Charleston County will prohibit businesses from using plastic carry-out bags, plastic straws and foam take-out containers starting in less than six months.
With the move approved Thursday night, the county joins coastal towns and cities that already approved bans on packaging products considered environmentally harmful.
The county's move is significant because there are unincorporated parts of Charleston County surrounded by towns and cities that have approved bans of their own.
Now that the county has approved one, as well, the bans will extend across West Ashley, Johns Island, James Island, the Charleston peninsula and Neck Area, and Mount Pleasant — areas where some properties are under county jurisdiction and others are in towns or cities with bans of their own.
"That's huge," said Jim Owens, a Mount Pleasant councilman who championed the town's ban, approved last year. "I think you'll see more and more municipalities passing ordinances similar to ours."
Driving the bans have been concerns about pollution in coastal marshes, creeks and the ocean. Barrier islands, prompted by trash that beach-goers leave behind, led the regulatory push.
"Single-use plastics are not easily recycled and are often scattered throughout the environment, impacting waterways and wildlife," Laura Cantral, executive director of the Coastal Conservation League, said in a statement Friday.
Charleston County's new ordinance also cites problems that plastic carryout bags cause with recycling programs, stating: "Single use plastic carryout bags that are put into the curbside recycling bins used throughout the county for recycling purposes hinder the recycling process by impeding the sorting and packaging processes and damaging the machinery."

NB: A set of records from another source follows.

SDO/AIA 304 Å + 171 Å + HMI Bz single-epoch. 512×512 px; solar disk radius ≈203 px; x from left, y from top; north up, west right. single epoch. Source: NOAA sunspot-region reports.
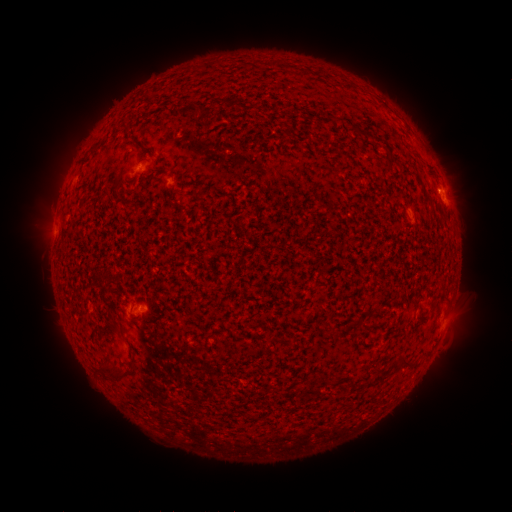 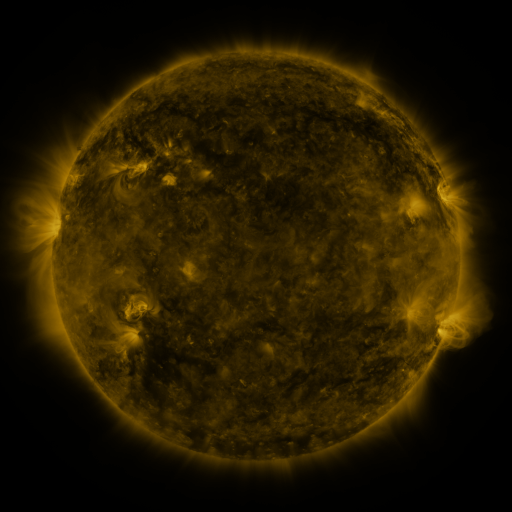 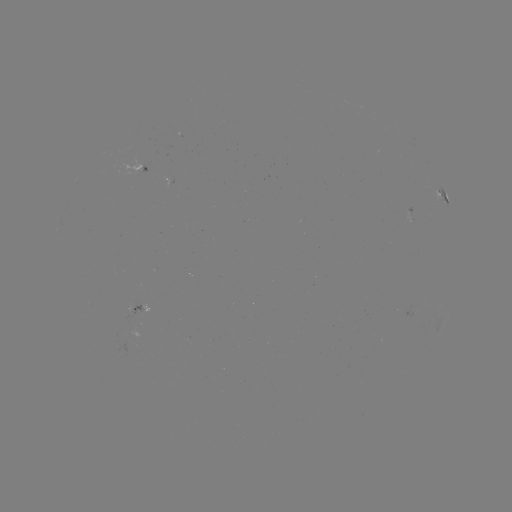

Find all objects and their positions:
spotted active region: (144, 162)
spotted active region: (170, 176)
spotted active region: (441, 196)
spotted active region: (412, 213)
spotted active region: (124, 305)
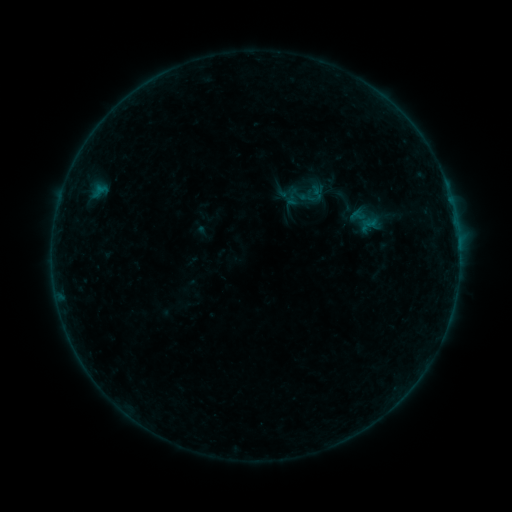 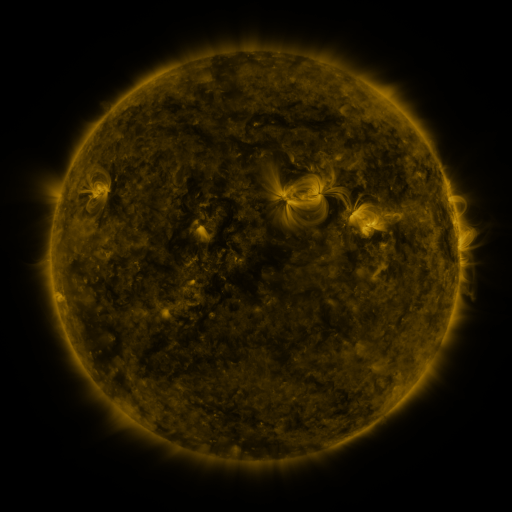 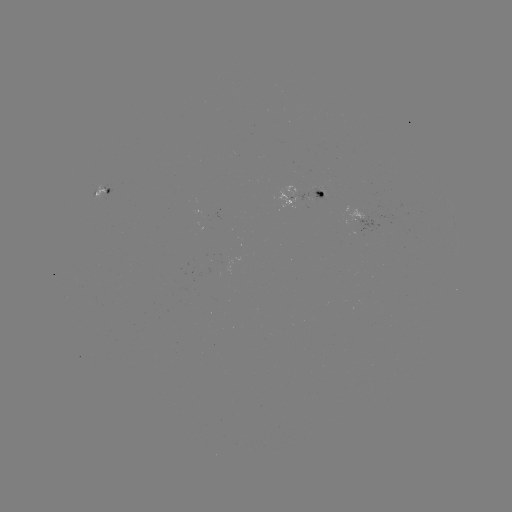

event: sigmoid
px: (344, 198)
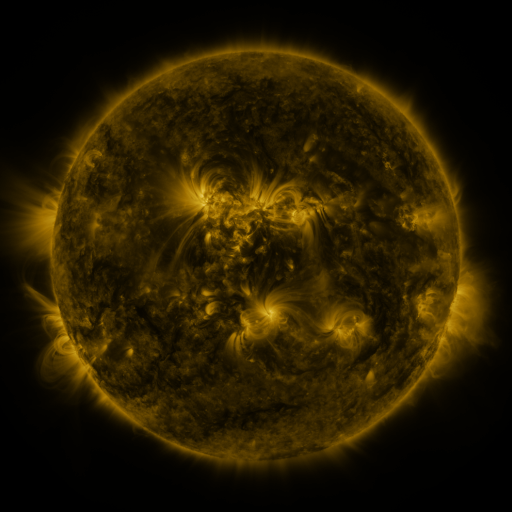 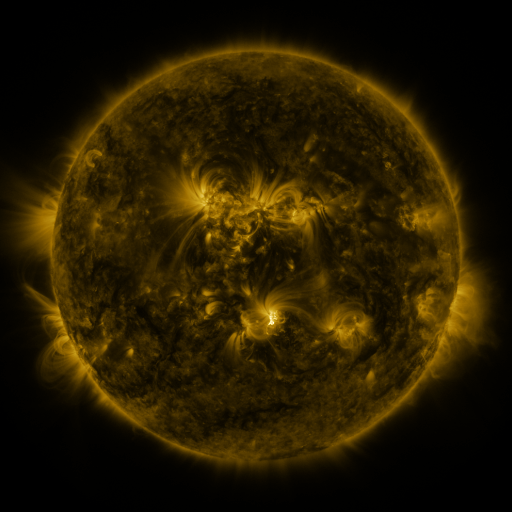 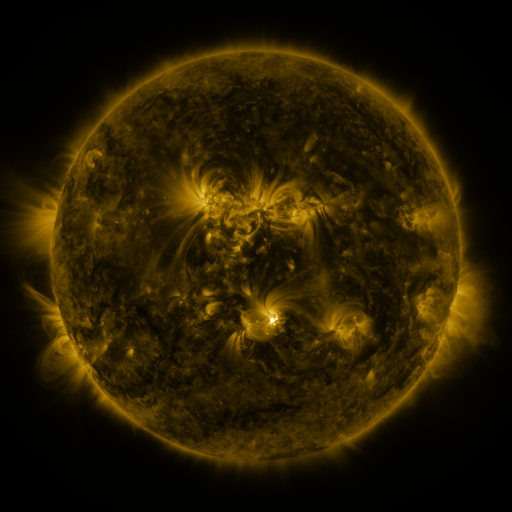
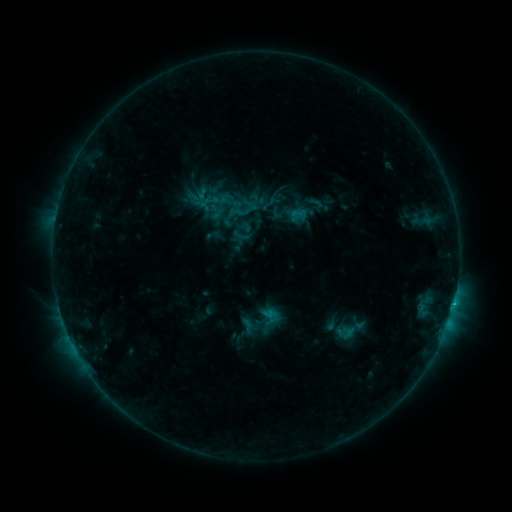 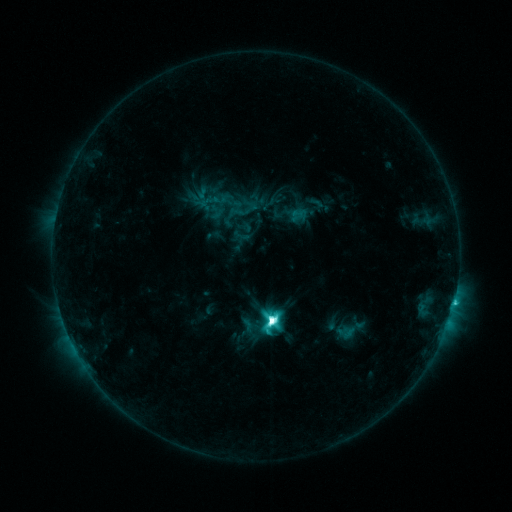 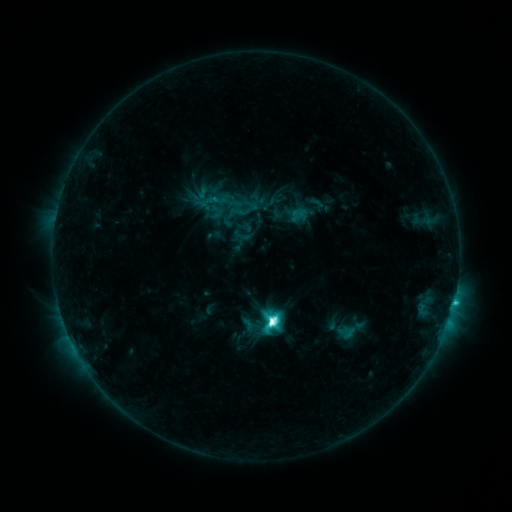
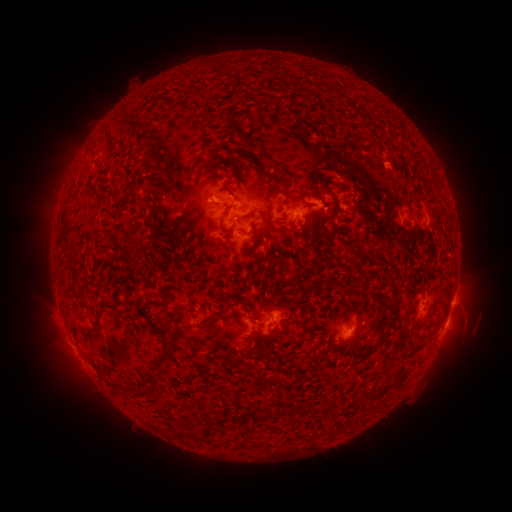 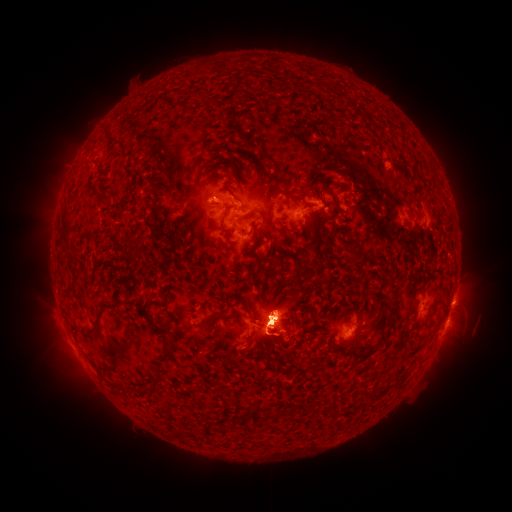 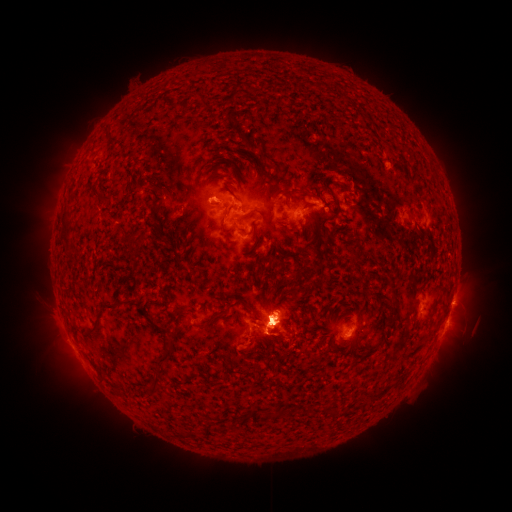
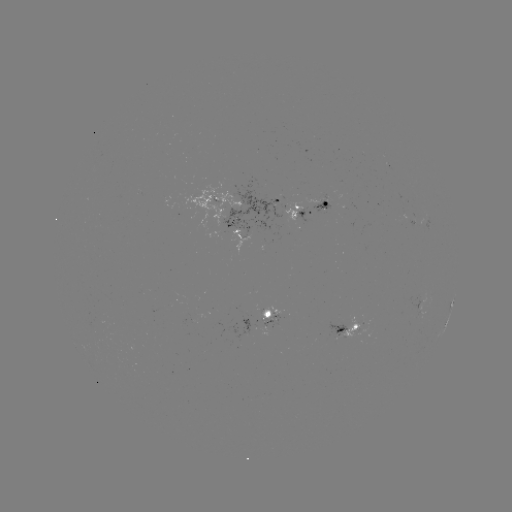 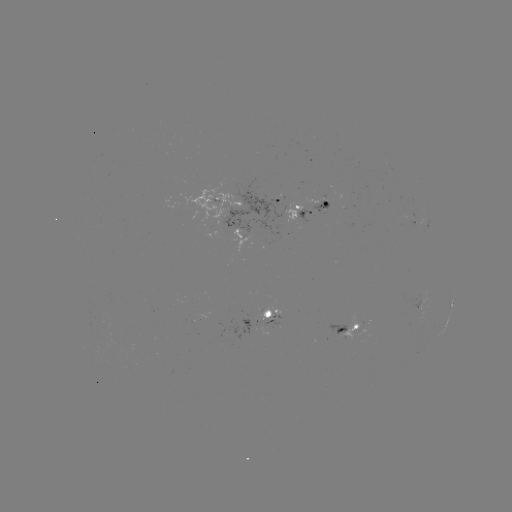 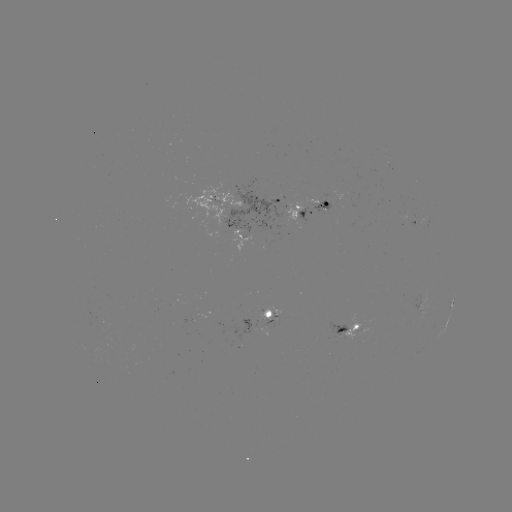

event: flare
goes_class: M2.1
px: (269, 319)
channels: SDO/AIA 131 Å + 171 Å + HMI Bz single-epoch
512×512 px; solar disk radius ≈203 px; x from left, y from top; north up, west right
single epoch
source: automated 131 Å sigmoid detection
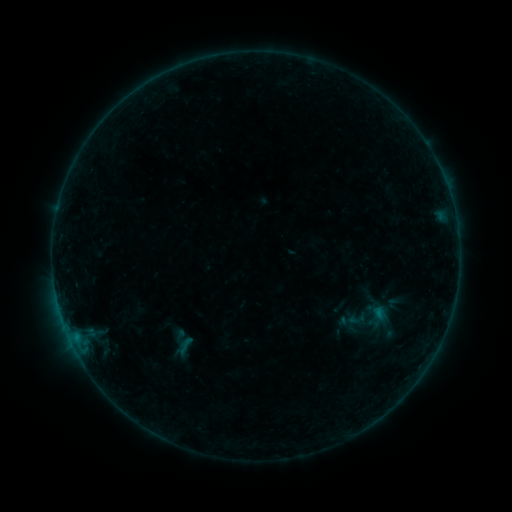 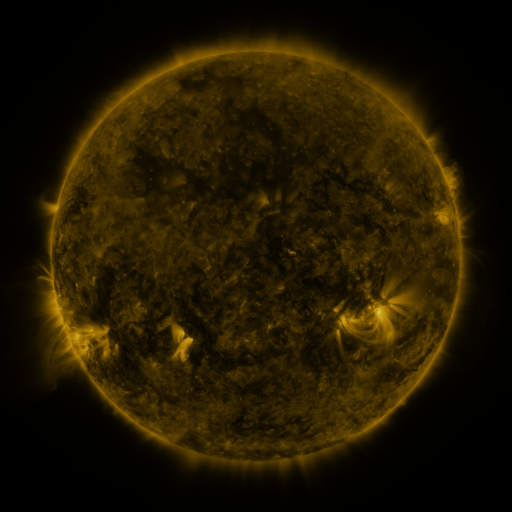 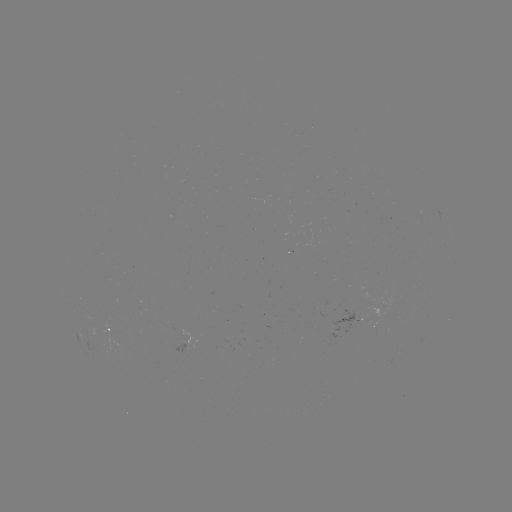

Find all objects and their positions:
sigmoid: (173, 334, 198, 355)
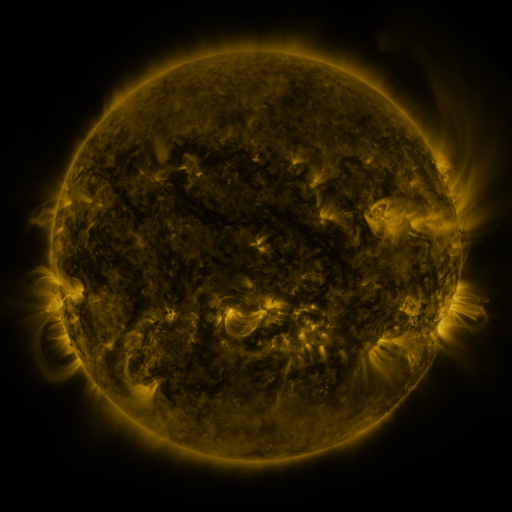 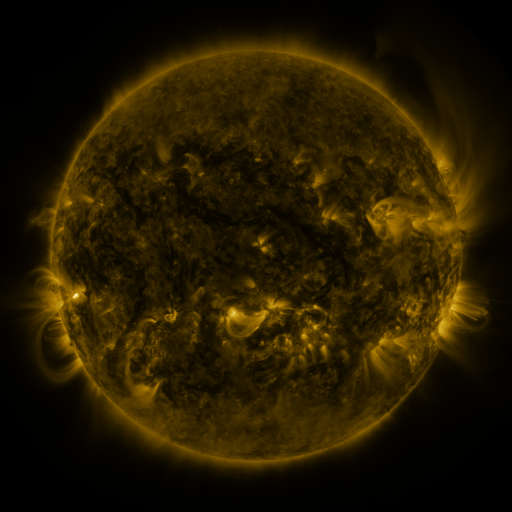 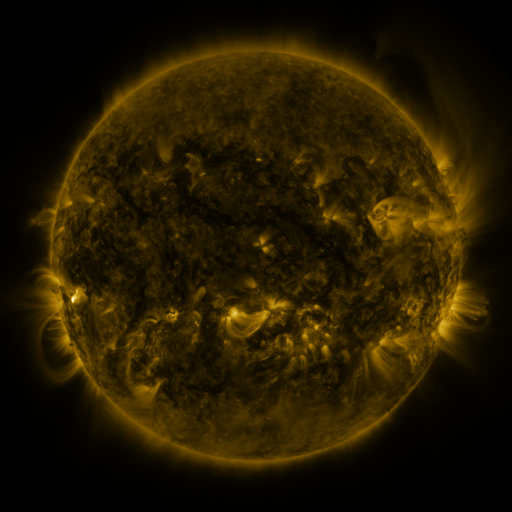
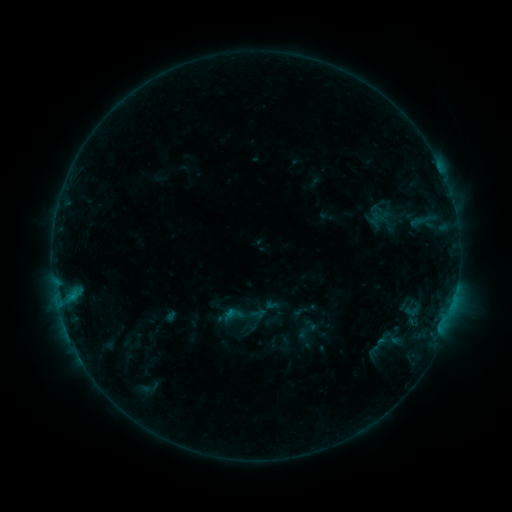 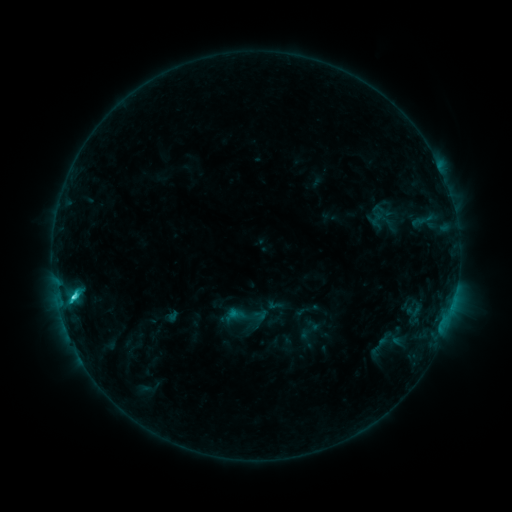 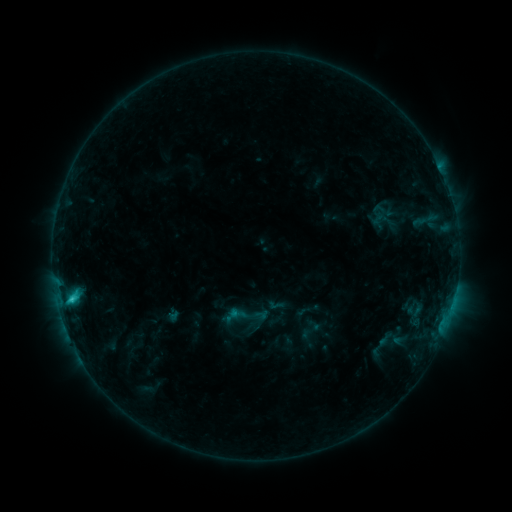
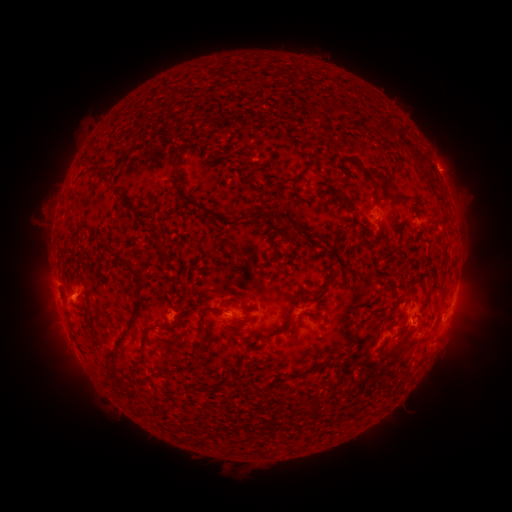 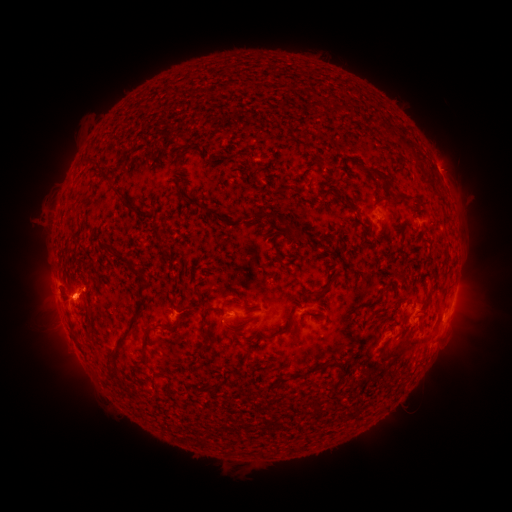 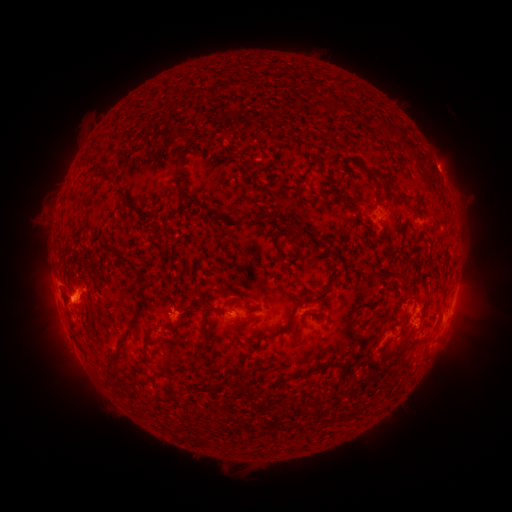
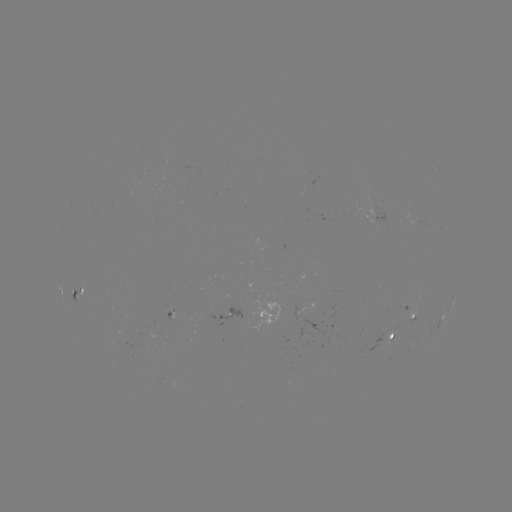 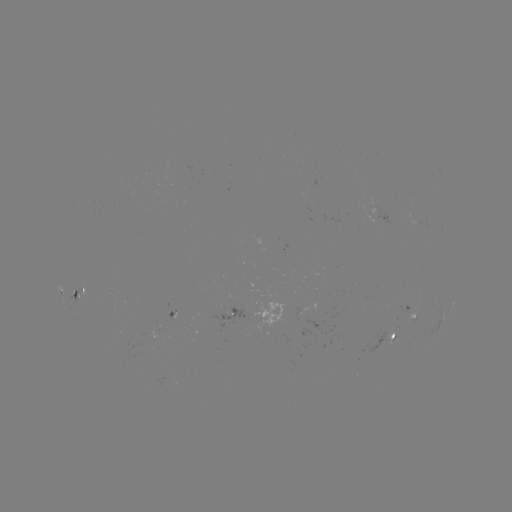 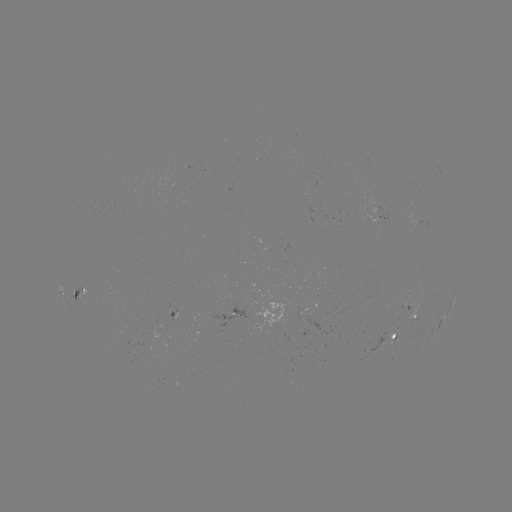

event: emerging-flux region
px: (414, 300)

When those bags aren't put in with recycling, that's bad, too, the county's ordinance says.
"Single use plastic carryout bags that are not put into the curbside recyclable bins and instead thrown away or discarded by other means, contribute to overburdened landfills, threaten wildlife and marine life, degrade and litter the beaches and other natural landscapes of Charleston County and South Carolina’s coast," it reads in part.
When the city of Charleston conducted surveys in 2017 and 2018 to gauge support among businesses and residents for a ban, roughly 99 percent of respondents were in favor. Most who spoke in opposition, before the city's final vote to approve the ban in November, were representing the Hartsville-based plastic manufacturer Novolex.
However, all the city, town and county prohibitions could be wiped away if the plastics industry and allies in the General Assembly succeed in passing a ban on such bans.
At a hearing Wednesday in Columbia, Matt Seaholm, executive director of the American Progressive Bag Alliance, said Asia is responsible for most plastic waste found in oceans and that South Carolina’s local plastic ordinances are “emotions based.”
“It might feel good at the time but a patchwork of ordinances doesn’t work for anybody,” he said.
“We’ll continue to go up and plead our case," said Owens, noting that the mayors of Mount Pleasant, Charleston, Isle of Palms and Folly Beach were at the hearing Wednesday in Columbia.
Both the county's new ban and the proposed state law that could wipe it away are related to a desire for consistent rules. The big difference is the new county ordinance makes restrictions on foam and plastic packaging more consistent within Charleston County, while the state law would achieve consistency by eliminating all local bans.
Parts of James Island are in the city of Charleston, the town of James Island or unincorporated Charleston County. Now all three governments, along with neighboring Folly Beach, have similar bans on plastic and foam packaging, although only Folly's is now in effect.
Most of the local bans were met with little, if any, opposition. The bans are focused on the type of plastic bags used for retail purchases and carry-out food, and include many exemptions for food packaging, dry-cleaning bags, medical uses, newspaper bags and bags used for bulk items.
No members of the public spoke against Charleston County's ban Thursday before the final vote, but one member of County Council did have a concern.
"I’m going to vote 'Nay,' because where I live, in a poverty-stricken area, to bring back paper bags is going to bring back the roaches," Councilman Henry Darby said.
County Council approved the regulations on a 5-2 vote. Darby and Councilman Teddie Pryor were opposed, and Councilmen Elliott Summey and Brantley Moody were absent.
In Columbia, the ban on bans bill sits in a Senate committee.
State lawmakers have previously adopted so-called pre-emption laws to prevent local governments from regulating certain activities. For example, the state banned local regulations on texting while driving in 2014, and adopted a hard-to-enforce statewide texting law that is one of the nation's weakest, with a $25 penalty.